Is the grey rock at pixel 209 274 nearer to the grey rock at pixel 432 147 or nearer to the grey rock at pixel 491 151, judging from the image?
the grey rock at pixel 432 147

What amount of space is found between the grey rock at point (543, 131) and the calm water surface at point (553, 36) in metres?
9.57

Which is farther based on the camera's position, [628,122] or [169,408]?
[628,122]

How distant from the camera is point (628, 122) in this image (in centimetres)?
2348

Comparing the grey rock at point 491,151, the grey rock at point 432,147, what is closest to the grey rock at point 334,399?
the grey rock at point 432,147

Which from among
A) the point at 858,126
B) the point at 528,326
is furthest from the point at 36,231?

##########

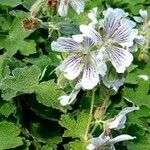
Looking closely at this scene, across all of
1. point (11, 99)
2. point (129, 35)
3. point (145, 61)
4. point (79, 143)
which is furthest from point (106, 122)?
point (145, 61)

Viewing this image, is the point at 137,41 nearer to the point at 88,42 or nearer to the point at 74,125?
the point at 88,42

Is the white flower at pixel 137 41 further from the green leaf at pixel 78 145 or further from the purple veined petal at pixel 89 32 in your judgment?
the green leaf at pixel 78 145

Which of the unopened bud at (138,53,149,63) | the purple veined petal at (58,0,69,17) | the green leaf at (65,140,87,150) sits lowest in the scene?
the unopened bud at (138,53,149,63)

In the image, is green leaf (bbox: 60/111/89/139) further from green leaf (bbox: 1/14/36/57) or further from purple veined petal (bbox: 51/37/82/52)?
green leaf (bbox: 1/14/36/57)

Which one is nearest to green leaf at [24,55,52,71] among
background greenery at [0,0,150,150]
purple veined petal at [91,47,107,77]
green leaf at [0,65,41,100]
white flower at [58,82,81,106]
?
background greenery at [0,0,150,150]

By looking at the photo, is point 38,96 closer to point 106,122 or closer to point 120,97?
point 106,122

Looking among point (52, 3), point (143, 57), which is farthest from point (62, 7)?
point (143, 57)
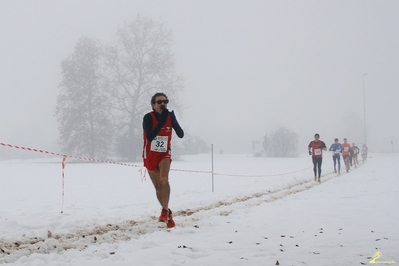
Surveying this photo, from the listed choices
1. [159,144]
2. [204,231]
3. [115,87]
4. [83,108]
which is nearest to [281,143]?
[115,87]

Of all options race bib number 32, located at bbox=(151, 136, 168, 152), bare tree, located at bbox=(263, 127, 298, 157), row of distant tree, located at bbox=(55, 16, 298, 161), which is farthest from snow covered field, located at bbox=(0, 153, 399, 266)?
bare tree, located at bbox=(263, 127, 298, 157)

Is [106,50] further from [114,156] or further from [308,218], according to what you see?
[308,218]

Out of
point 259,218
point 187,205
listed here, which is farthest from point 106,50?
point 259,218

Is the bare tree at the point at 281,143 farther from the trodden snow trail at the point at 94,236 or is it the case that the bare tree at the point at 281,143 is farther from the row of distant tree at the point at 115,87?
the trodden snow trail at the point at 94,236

##########

Gather each line of the items above that contains the word "located", and copy those lines out in full.

* Task output:
Of all options race bib number 32, located at bbox=(151, 136, 168, 152), bare tree, located at bbox=(263, 127, 298, 157), row of distant tree, located at bbox=(55, 16, 298, 161), which is farthest from snow covered field, located at bbox=(0, 153, 399, 266)?
bare tree, located at bbox=(263, 127, 298, 157)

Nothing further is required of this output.